Perak losing cooks seeking greener pastures in KL and Singapore


IPOH: Restaurant cooks from Perak are heading to Singapore because of the higher salaries there.

Perak Ku Soo Shun Choon Hong (Restaurant and Chefs Association) secretary Chooi Chak Lim said this was the issue some of the association’s 400 members were facing.

He said cooks here were usually paid RM3,000 per month, but they are offered RM6,500 (S$2,000) in Singapore.

“So, many cooks are leaving Perak to seek greener pastures in Singapore. Some have gone to Kuala Lumpur, where they are also paid more compared with smaller states and towns,” he said.
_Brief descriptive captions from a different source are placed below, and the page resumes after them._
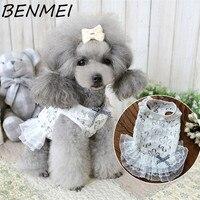 Benmei الصيف الأميرة فستان الزفاف الكلب تشيهواهوا الملابس لطيف الدانتيل الأبيض اللباس القط الكلب جرو الفاخرة توتو تنورة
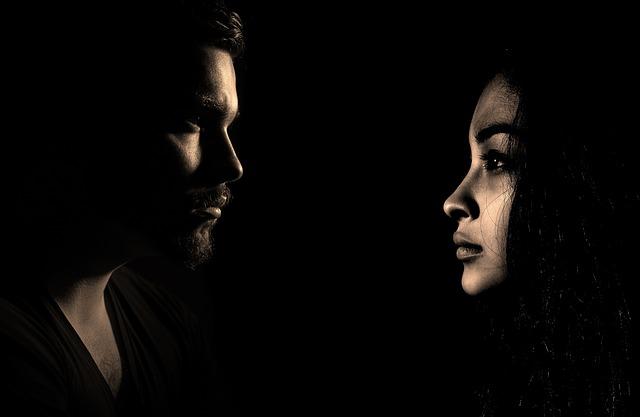 5 заблуждений, которые мешают построить отношения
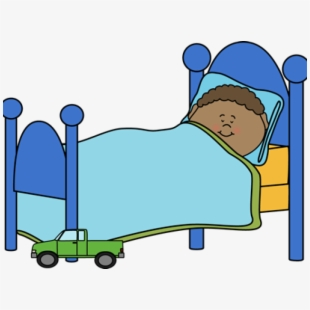 Naptime Clipart Sleep Early.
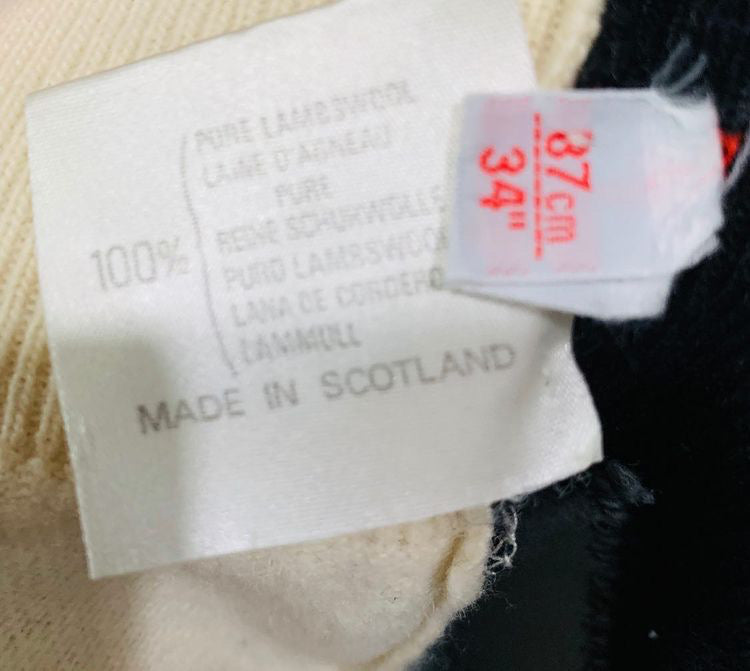 80's cardigan  By Pringle of Scotland  For Harrods London LandsWool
Chooi said the chief chef, especially in hotels or big restaurants, would usually stay put because their salary was between RM10,000 and RM20,000.

“It is usually the cooks below the chefs who are seeking greener pastures.

“To overcome this issue, association members have to get fresh graduates who, after getting the necessary experience, will start to move elsewhere too. There is only so much in terms of salary that can be increased, especially in smaller states,” he said.

Perak Coffeeshop Association deputy chairman Ooi Beng Yeaw said many eateries were facing a shortage of cooks.

He agreed with Chooi that many cooks, after getting better offers, moved to either Kuala Lumpur or Singapore.

Ooi said fresh graduates in culinary schools were sought after, and thus the turnover rate was high.

“For traditional coffee shops, they are not really affected because such shops are family-run.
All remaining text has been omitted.